I am breathing harder than ever, yet my lungs feel short of air. He lets me go, ostentatiously calming himself. He smooths back his hair and adjusts the set of his coat. He takes a hipflask from his coat and pours himself an eggnog. He offers me the next glass, but I shake my head. He shrugs and returns the flask to his pocket.
“If you’re a recidivist, we’ll find you out,” he says. “We always do.”
“Please,” I beg. “Please, I have been redeemed.
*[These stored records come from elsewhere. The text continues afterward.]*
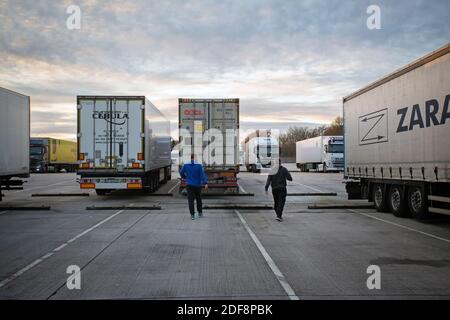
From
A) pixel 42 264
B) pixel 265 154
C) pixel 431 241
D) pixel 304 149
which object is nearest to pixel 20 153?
pixel 42 264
I am as light as a feather, as giddy as a schoolboy! Ask the Three Ghosts. They’ll tell you!”
“The Three come from a simpler time,” he says. “We could afford to be lenient, then. No longer. We Time Ghosts are no longer mere spruikers for Christmas. We run it now. The whole holiday. We run it, and we run it efficiently. There can be no leeway, now. No… humbug.”
I swallow at the word. Why do I feel so guilty?
The ghost looks at his clipboard again. “Oswick Bozzbaddle,” he reads, “The Ghost of Next December 23rd, 10am-11am has denounced you. It seems you will accidentally tear some expensive wrapping paper. You will say, and I quote, “sometimes Christmas blows”. Do you confess?”
I blink. “Do I confess? How can I confess to something that hasn’t happened yet?”
“More to the point,” the ghost smiles coldly, “how can you deny it?”
Five years later, and the Re-education Camp has spat me back out. I live in tiny chamber, sharing a living room and a toilet with seven other former seasonal dissidents. It is Christmas, and I am flipping through the channels. To my horror, I turn to my confession broadcast. My battered image on the television is reading a prepared statement from typed notes, held in a trembling hand.
One of my neighbours snorts. “Honestly! They repeat this rubbish every bloody year.”
We denounce him, of course. We are rewarded with an extra ration of gingerbread.